La même politique est employée pour des patients souffrant d’effets collatéraux graves pendant le traitement, tels qu’une insuffisance rénale. Si le pays d’origine ne dispose pas d’hémodialyse, l’immigrant peut également rester au Portugal.
« Il y a eu dernièrement une plus grande ouverture de la part du gouvernement portugais concernant ces cas de figure », a affirmé António Rodrigues, assistent social et conseiller de Abraço.
Aujourd’hui, grâce à l’association, environ 50 Angolais ainsi que des patients provenant d’autres pays africains lusophones suivent un traitement.
Le problème, c’est dans la plupart des cas, les immigrants « non seulement ignorent les mécanismes légaux, mais ne savent pas qu’il y a au Portugal des institutions pouvant les aider à venir à bout de la bureaucratie », a regretté Flora Silva, présidente de l’ONG Olho Vivo, qui aide les immigrants à régulariser leur situation dans le pays.
« Plusieurs d’entre eux ne demandent pas d’aide de peur d’être identifiés comme étant illégaux et d’être rapatriés », a-t-elle noté.
Selon les lois de 1998 et de 2003, tout immigrant atteint d’une maladie mortelle dont le traitement n’est pas disponible dans son pays d’origine peut régulariser sa situation au Portugal en présentant un certificat médical et une preuve de résidence et de subsistance.
Si la demande est acceptée par le Service des étrangers et des frontières, l’immigrant aura sa situation régularisée, ce qui lui donnera le droit de bénéficier des services de santé et de la sécurité sociale.
Pour beaucoup d’immigrants séropositifs illégaux, le processus commence au Centre national de soutien à l’immigrant (CNAI, en portugais), où ils sont envoyés par les hôpitaux qui les accueillent en situation d’urgence.
Selon Amélia Carvalho, infirmière du service de santé du CNAI, on essaie « de trouver un encadrement dans le Service national de santé » pour ces personnes.

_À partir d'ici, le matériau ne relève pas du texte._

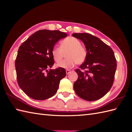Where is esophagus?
Wrapping results in <instances>:
<instances>
[{
	"mask_svg": "<svg viewBox=\"0 0 132 132\" xmlns=\"http://www.w3.org/2000/svg\"><path fill=\"white\" fill-rule=\"evenodd\" d=\"M70 72H71V70H69V69H67V70H66V74H67V75H68L69 74H70Z\"/></svg>",
	"mask_w": 132,
	"mask_h": 132,
	"instance_id": "obj_1",
	"label": "esophagus"
}]
</instances>
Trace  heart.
Listing matches in <instances>:
<instances>
[{
  "label": "heart",
  "mask_w": 132,
  "mask_h": 132,
  "mask_svg": "<svg viewBox=\"0 0 132 132\" xmlns=\"http://www.w3.org/2000/svg\"><path fill=\"white\" fill-rule=\"evenodd\" d=\"M64 53H66L67 58L57 64V67L70 68L76 63L80 64L84 62L87 57L85 48L81 45V42L79 39L73 37L64 39L60 42V47L55 46L51 51L54 61L57 63L61 62L64 57Z\"/></svg>",
  "instance_id": "heart-1"
}]
</instances>
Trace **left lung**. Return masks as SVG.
I'll return each mask as SVG.
<instances>
[{"mask_svg": "<svg viewBox=\"0 0 132 132\" xmlns=\"http://www.w3.org/2000/svg\"><path fill=\"white\" fill-rule=\"evenodd\" d=\"M72 36L83 42L87 51L80 69L75 70L78 79L74 84V91L85 100H97L104 96L113 85L117 68L114 52L109 46L91 34L79 33Z\"/></svg>", "mask_w": 132, "mask_h": 132, "instance_id": "8db88e82", "label": "left lung"}]
</instances>
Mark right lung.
Wrapping results in <instances>:
<instances>
[{
	"label": "right lung",
	"mask_w": 132,
	"mask_h": 132,
	"mask_svg": "<svg viewBox=\"0 0 132 132\" xmlns=\"http://www.w3.org/2000/svg\"><path fill=\"white\" fill-rule=\"evenodd\" d=\"M67 36L58 30H41L20 46L15 63L17 81L30 97L44 100L57 93L60 81L66 76L65 70L48 68L54 63L51 51L55 43Z\"/></svg>",
	"instance_id": "1"
}]
</instances>
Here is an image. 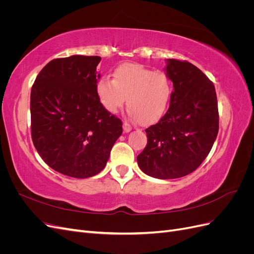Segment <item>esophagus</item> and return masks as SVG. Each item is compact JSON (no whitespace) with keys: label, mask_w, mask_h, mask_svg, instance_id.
Instances as JSON below:
<instances>
[{"label":"esophagus","mask_w":254,"mask_h":254,"mask_svg":"<svg viewBox=\"0 0 254 254\" xmlns=\"http://www.w3.org/2000/svg\"><path fill=\"white\" fill-rule=\"evenodd\" d=\"M131 126H130L129 124H128V123H124V124H123V130H124V132H130V131H131Z\"/></svg>","instance_id":"esophagus-1"}]
</instances>
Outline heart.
<instances>
[{"mask_svg":"<svg viewBox=\"0 0 254 254\" xmlns=\"http://www.w3.org/2000/svg\"><path fill=\"white\" fill-rule=\"evenodd\" d=\"M95 93L104 109L115 113L127 97L128 113L143 125L157 123L170 105L173 86L168 76L139 64H123L113 71V80L102 77Z\"/></svg>","mask_w":254,"mask_h":254,"instance_id":"obj_1","label":"heart"}]
</instances>
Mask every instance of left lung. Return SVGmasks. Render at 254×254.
<instances>
[{
	"label": "left lung",
	"mask_w": 254,
	"mask_h": 254,
	"mask_svg": "<svg viewBox=\"0 0 254 254\" xmlns=\"http://www.w3.org/2000/svg\"><path fill=\"white\" fill-rule=\"evenodd\" d=\"M166 63V75L174 86L170 108L145 130L147 145L136 158L142 172L157 179L193 173L209 155L219 128L213 82L188 61Z\"/></svg>",
	"instance_id": "1"
}]
</instances>
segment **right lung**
Wrapping results in <instances>:
<instances>
[{"instance_id": "right-lung-1", "label": "right lung", "mask_w": 254, "mask_h": 254, "mask_svg": "<svg viewBox=\"0 0 254 254\" xmlns=\"http://www.w3.org/2000/svg\"><path fill=\"white\" fill-rule=\"evenodd\" d=\"M99 56L73 55L45 65L30 92L32 139L54 171L74 178L102 172L123 132L95 93Z\"/></svg>"}]
</instances>
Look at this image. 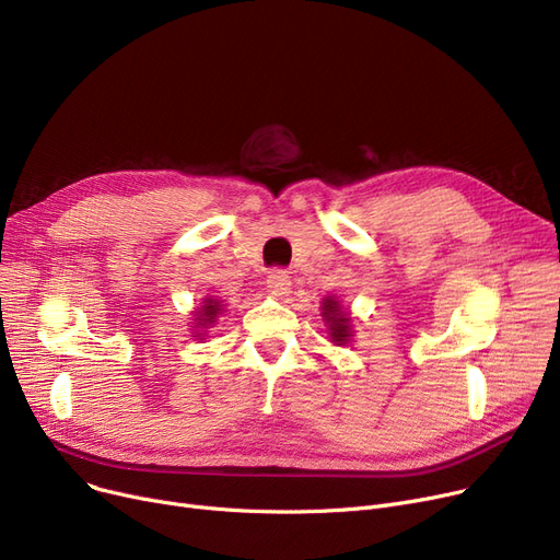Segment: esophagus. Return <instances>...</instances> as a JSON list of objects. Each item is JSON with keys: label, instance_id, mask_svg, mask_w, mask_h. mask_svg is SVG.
I'll return each mask as SVG.
<instances>
[{"label": "esophagus", "instance_id": "1", "mask_svg": "<svg viewBox=\"0 0 560 560\" xmlns=\"http://www.w3.org/2000/svg\"><path fill=\"white\" fill-rule=\"evenodd\" d=\"M268 292L272 298H285L288 292H290V277H288V272H283V270H275V272H270V277H268Z\"/></svg>", "mask_w": 560, "mask_h": 560}]
</instances>
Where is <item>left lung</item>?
Instances as JSON below:
<instances>
[{
    "label": "left lung",
    "mask_w": 560,
    "mask_h": 560,
    "mask_svg": "<svg viewBox=\"0 0 560 560\" xmlns=\"http://www.w3.org/2000/svg\"><path fill=\"white\" fill-rule=\"evenodd\" d=\"M322 319H325V327L329 331V340L336 347H345L354 338V317L351 311L342 306V302L334 295L322 300Z\"/></svg>",
    "instance_id": "8db88e82"
}]
</instances>
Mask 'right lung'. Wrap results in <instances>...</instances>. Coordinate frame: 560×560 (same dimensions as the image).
<instances>
[{
    "mask_svg": "<svg viewBox=\"0 0 560 560\" xmlns=\"http://www.w3.org/2000/svg\"><path fill=\"white\" fill-rule=\"evenodd\" d=\"M224 313V304L222 300L215 298H203L201 306H197L190 315H192V338H197L199 342H203L209 338V331L218 325V317Z\"/></svg>",
    "mask_w": 560,
    "mask_h": 560,
    "instance_id": "right-lung-1",
    "label": "right lung"
}]
</instances>
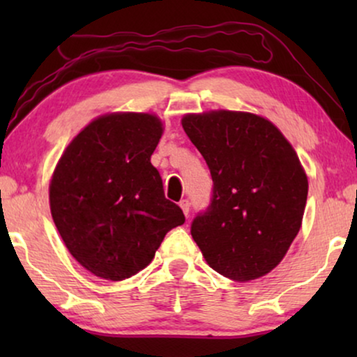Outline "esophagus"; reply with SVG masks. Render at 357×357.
Wrapping results in <instances>:
<instances>
[{"label": "esophagus", "mask_w": 357, "mask_h": 357, "mask_svg": "<svg viewBox=\"0 0 357 357\" xmlns=\"http://www.w3.org/2000/svg\"><path fill=\"white\" fill-rule=\"evenodd\" d=\"M180 208H182L185 216H188V214H190V202H188V199H182V202H180Z\"/></svg>", "instance_id": "34e87169"}]
</instances>
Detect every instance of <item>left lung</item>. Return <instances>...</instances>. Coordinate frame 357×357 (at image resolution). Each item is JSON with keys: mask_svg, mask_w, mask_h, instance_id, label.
<instances>
[{"mask_svg": "<svg viewBox=\"0 0 357 357\" xmlns=\"http://www.w3.org/2000/svg\"><path fill=\"white\" fill-rule=\"evenodd\" d=\"M182 126L213 178L192 237L208 265L234 281L270 273L289 250L304 216L307 175L271 121L245 112L185 115Z\"/></svg>", "mask_w": 357, "mask_h": 357, "instance_id": "1", "label": "left lung"}]
</instances>
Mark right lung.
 <instances>
[{
	"instance_id": "right-lung-1",
	"label": "right lung",
	"mask_w": 357,
	"mask_h": 357,
	"mask_svg": "<svg viewBox=\"0 0 357 357\" xmlns=\"http://www.w3.org/2000/svg\"><path fill=\"white\" fill-rule=\"evenodd\" d=\"M162 123L149 114L99 116L71 141L50 183L52 218L87 271L121 281L153 261L185 222L151 164Z\"/></svg>"
}]
</instances>
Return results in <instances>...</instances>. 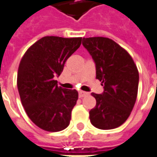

La première mesure consiste à acheminer le malade vers le centre de santé le plus proche de sa résidence, en l’inscrivant à une première consultation, et ensuite à une consultation d’infectiologie.
Une fois inscrit au Service national de santé, le malade est exempté du paiement des traitements relatifs au VIH qui sont prodigués en milieu hospitalier.
Un système simple en théorie, mais plus difficile dans la pratique. « Il y a encore des médecins et des institutions de santé publique qui ne veulent pas prodiguer des soins aux séropositifs, et c’est là qu’intervient Abraço », a dit Sara Carvalho, assistante sociale du Centre de soutien à domicile de l’ONG.
Après les examens médicaux, la personne est envoyée aux associations telles que Olho Vivo. « Nous traitons les demandes de régularisation jusqu’au bout : nous établissons le contact avec le médecin responsable et nous nous occupons de la paperasse », a expliqué Mme Silva.
Cela inclut l’attestation de résidence et de subsistance, difficile à obtenir pour ceux qui n’ont pas un emploi stable ni une famille qui puisse les aider.
Lorsque la situation est enfin régularisée, « toutes les déductions déjà perçues pour la sécurité sociale entrent en vigueur et l’immigrant peut bénéficier du même soutien que tout autre citoyen Portugais », a-t-elle dit.
L’afflux d’immigrants des pays africains ayant pour langue officielle le portugais (PALOP, en portugais) au Portugal à la recherche de traitement – environ 80 pour cent des demandes que reçoit Abraço proviennent de ces pays – a sensibilisé l’institution à traiter le problème à sa racine.
« Nous sommes en train de négocier un protocole de coopération avec Médecins du Monde Portugal, et nous espérons mettre en place encore cette année des initiatives en Angola et au Mozambique qui viendront compléter les projets déjà en cours », a expliqué Francisco Porto Ribeiro, membre de la direction de Abraço.
En attendant, des immigrants continuent d’arriver au Portugal pour venir frapper à la porte de Margarida Martins, avec, dans leurs bagages, l’espoir de recevoir en terre étrangère le traitement qu’ils n’ont pas pu avoir dans leur propre pays.